Additionally, per each Fetcher, the app will return the list of actions it did (like, querying a node, getting GitHub latest release etc.)
and whether they were successful a node. The exporter itself should never return an error or crash (if it does, please file an issue),
instead it will return all the data it could get, and additionally it'll return a metrics set with all the actions it could
or couldn't do.

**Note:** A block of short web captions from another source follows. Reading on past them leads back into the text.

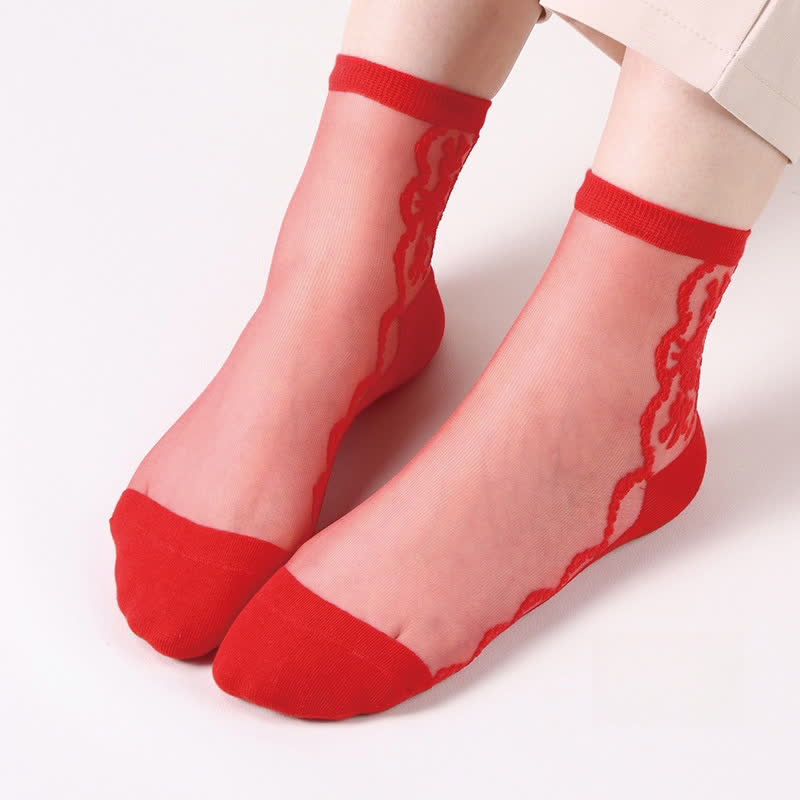 Plus Size Floral Sheer Cotton Ankle Socks(8 Pairs)
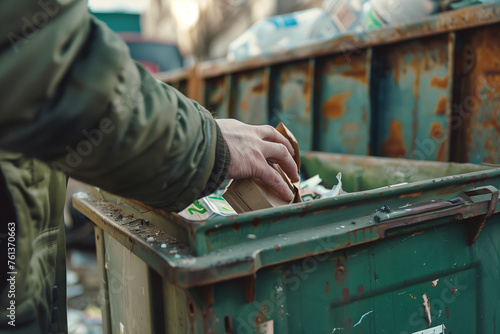 Ecological paper recycling bins, throwing cardboard waste in the bin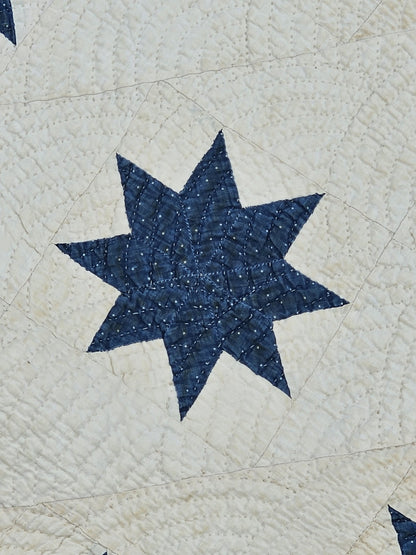 19th Century Antique Circa 1850 Floating 8 Point Star Lap Americana Quit 63 X 72
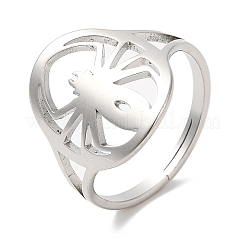 Anello regolabile a forma di ragno cavo in acciaio inossidabile 304 anti-ossidazione per donna&nbsp;RJEW-M149-07P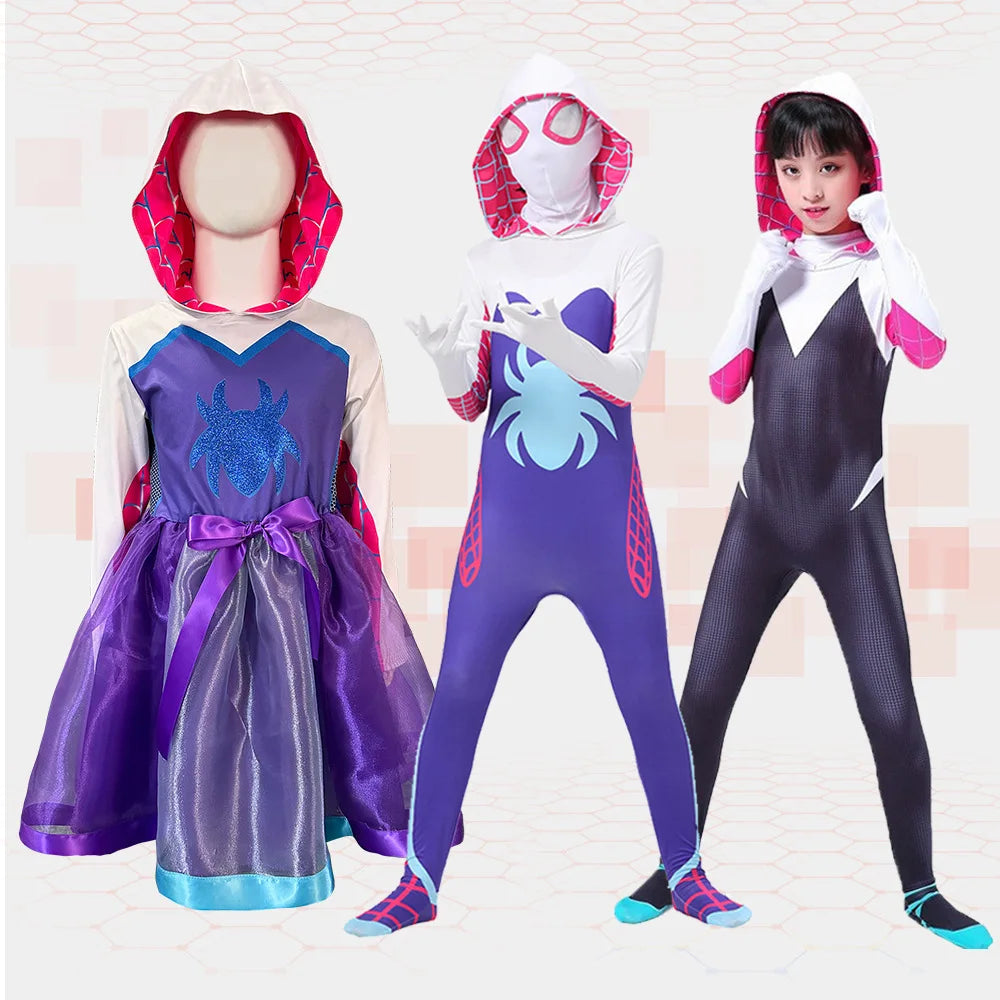 Girls Gwen Ghost Spider Costume Bodysuit Halloween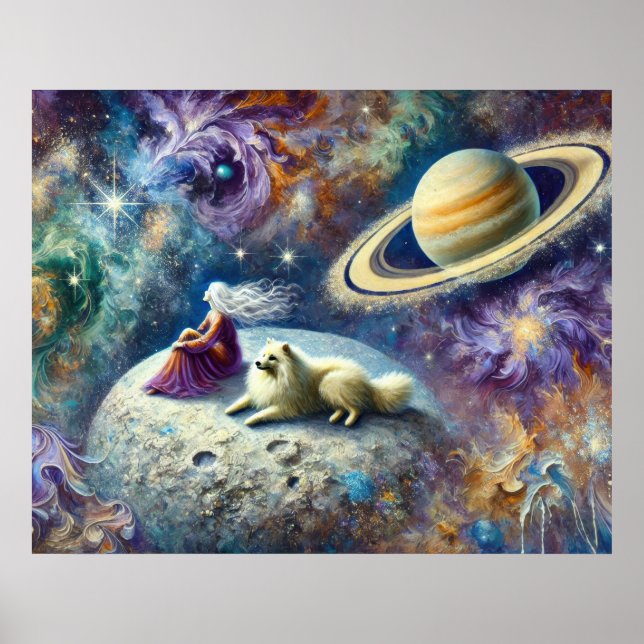 Poster Cena Cósmica Etérea com Mulher, Cachorro e Saturno (Frente)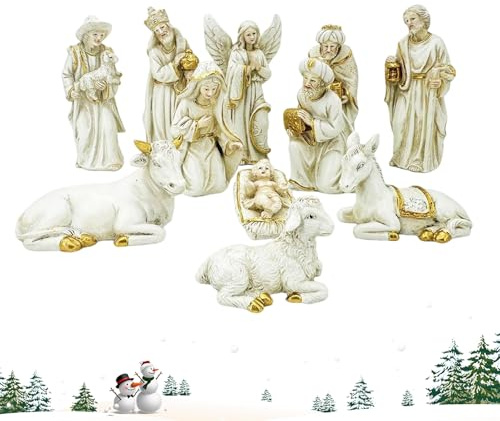Julkrubba 11-delar | Krubba Dekoration - Religiös Dekoration Figuriner Kyrka Trädgård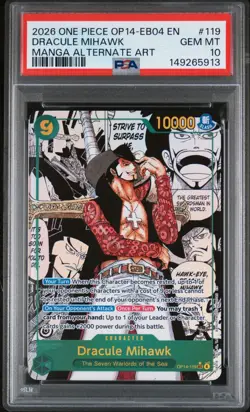 Dracule Mihawk PSA 10 - OP14-119 - Manga Alternate Art - One Piece TCG - Image 1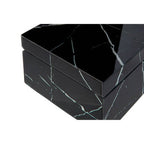 Small Black Marble Design Glass Trinket Box | Renata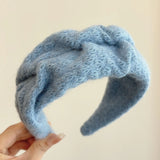 DAIIIBABYYY  -  Milk blue series~soft waxy pleated white wool headband women's wide edge high cranial top advanced sense gentle hairpin headband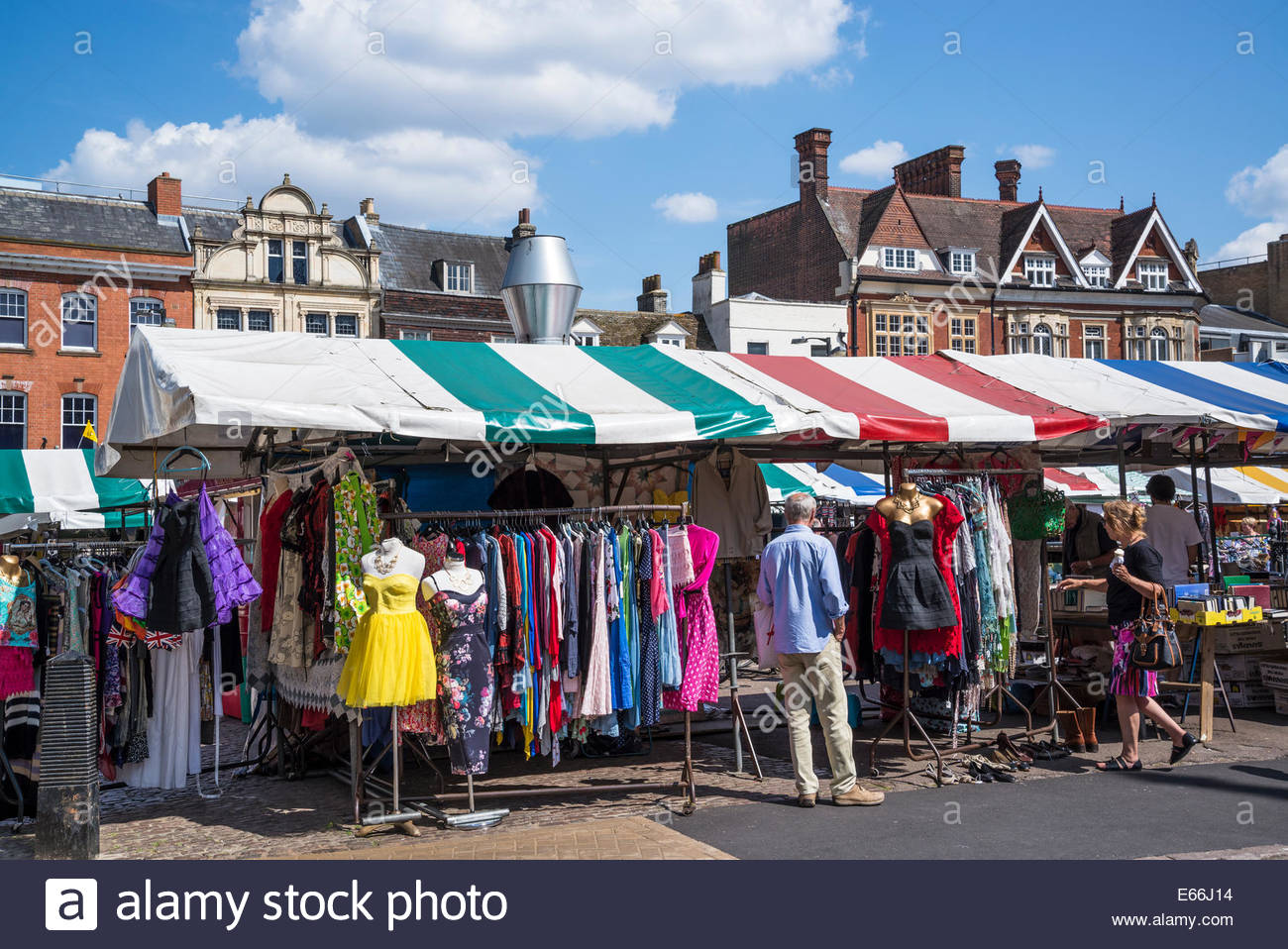 Clothes Stall at Market Square, Cambridge, England, UK Stock Photo ...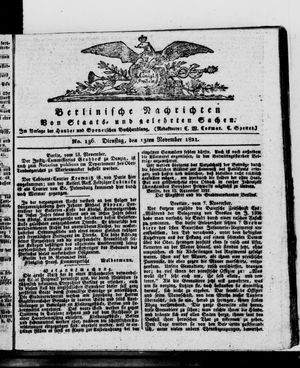 Berlinische Nachrichten von Staats- und gelehrten Sachen vom 13.11.1821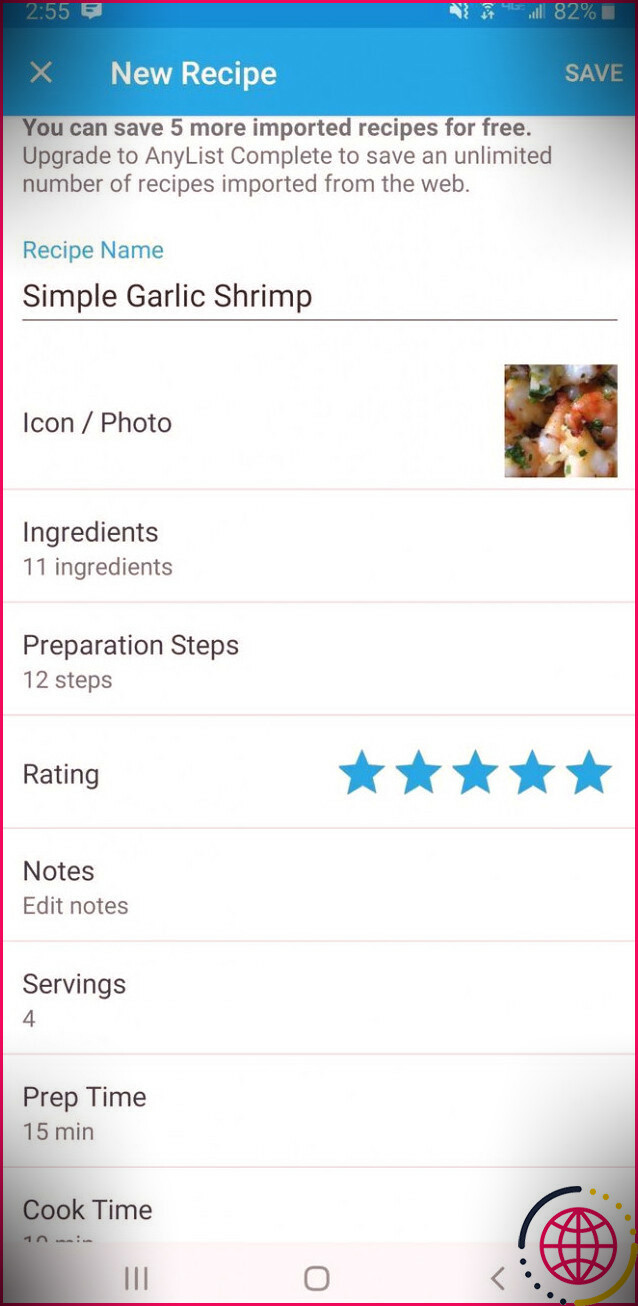 Application de gestion de recettes Anylist iPhone Android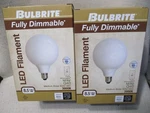 2 Pack Bulbrite Led 8.5w Bulbs, Milky G40, Medium Base (e26) 3000k 800 Lumens. Fixed Price $21.59.
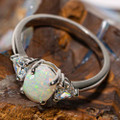* 1 ASPEN DREAM STERLING SILVER AUSTRALIAN WHITE OPAL RING
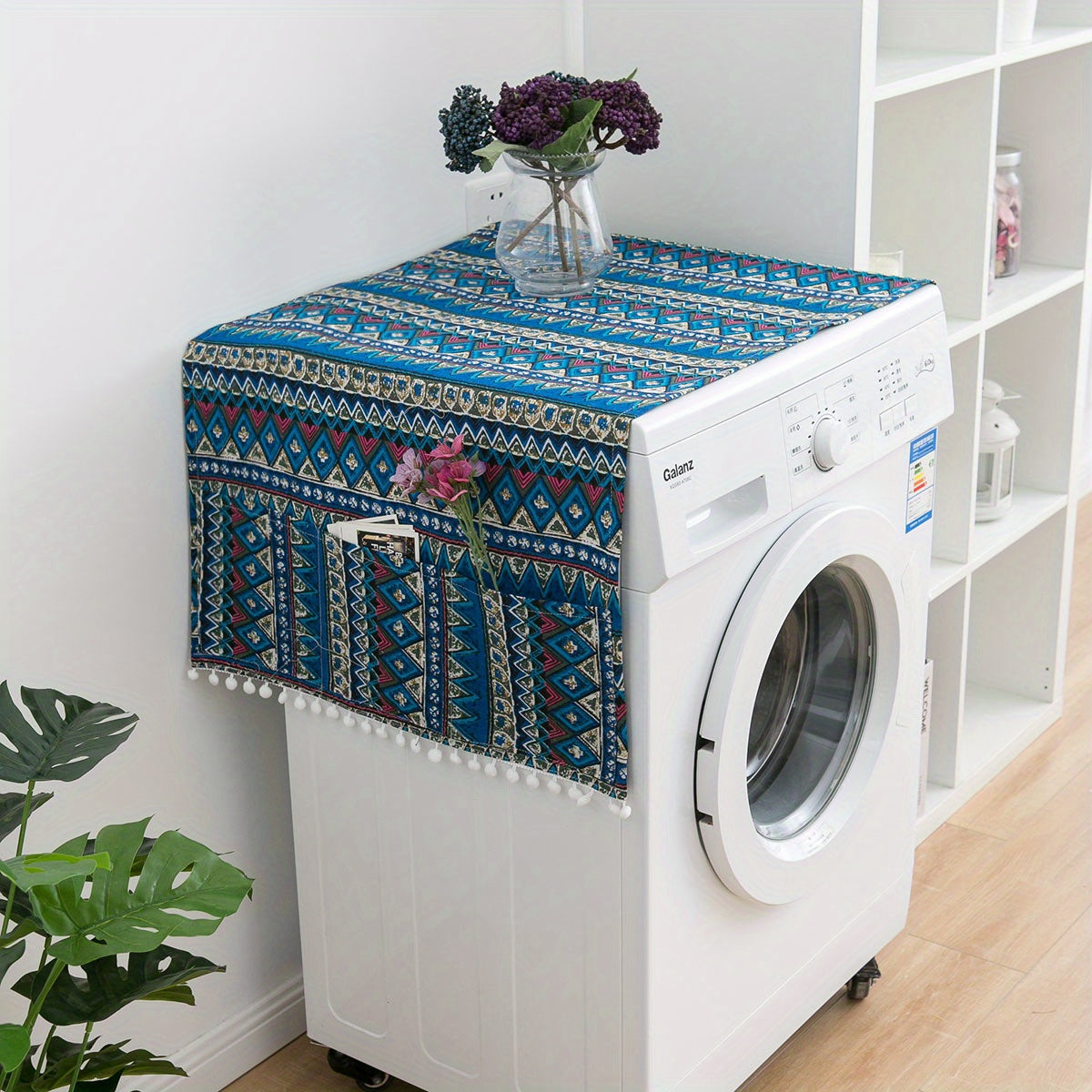 1 Pc Washer And Dryer Top Cover,Washing Machine Top Cover,Fridge Dust Cover With 6 Side Storage Bags For Home And Kitchen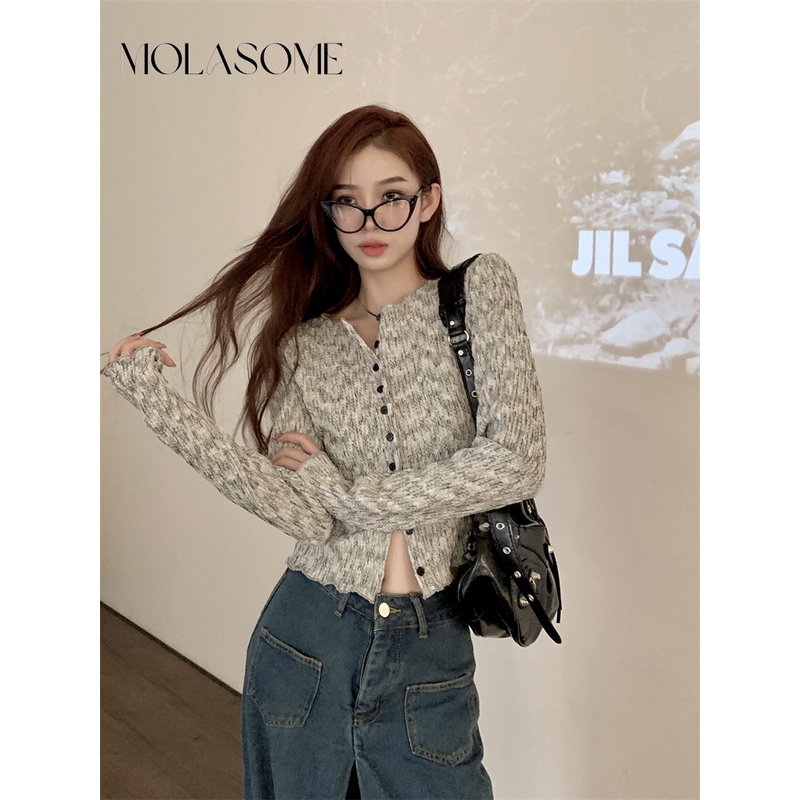 Áo Khoác Cardigan Cổ V Tay Dài Dáng Ôm Màu Tương Phản Thời Trang 2023 Cho Bạn Gái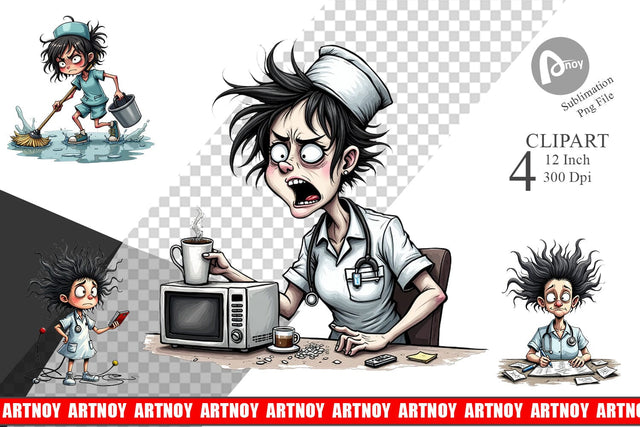 Chaotic Nurse Clipart Sublimation artnoy 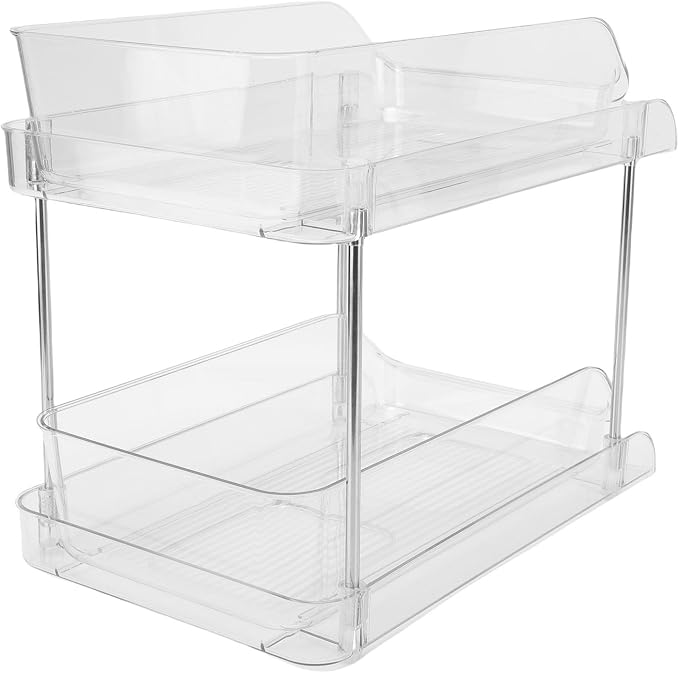Under Sink Pull Out Organizer 2 Tier | Transparent Acrylic Shelves for Easy Viewing | Stackable Storage for Bathroom/Kitchen/Pantry | 2 Baskets, No Tools Needed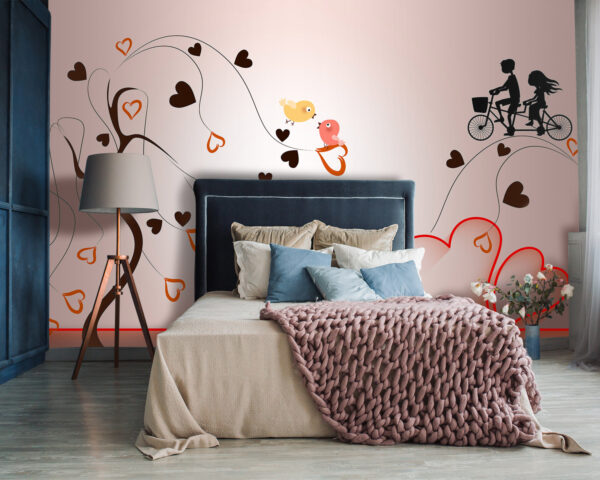Árbol con corazones y pájaros Fotomurales Árbol con corazones y pájaros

You can set alerts based on that, for example, if `node_status` action is failing for a big period of time,
likely the node is down.

All metrics are prefixed with `cosmos_node_exporter_`, to get the list of all metrics, try something like
`curl localhost:9500/metrics` on a fullnode the binary is running at and look at the results.

## How can I configure it?

All configuration is done via `.toml` config. Check config.example.toml for reference.

## How can I contribute?

Bug reports and feature requests are always welcome! If you want to contribute, feel free to open issues or PRs.